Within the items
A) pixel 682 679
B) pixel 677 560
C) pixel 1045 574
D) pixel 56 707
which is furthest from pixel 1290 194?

+--

- [Challenge]:
How many lines in the data above contain the word "pixel"? Case counts, and reply with only the number.

- [Answer for this exercise]:
5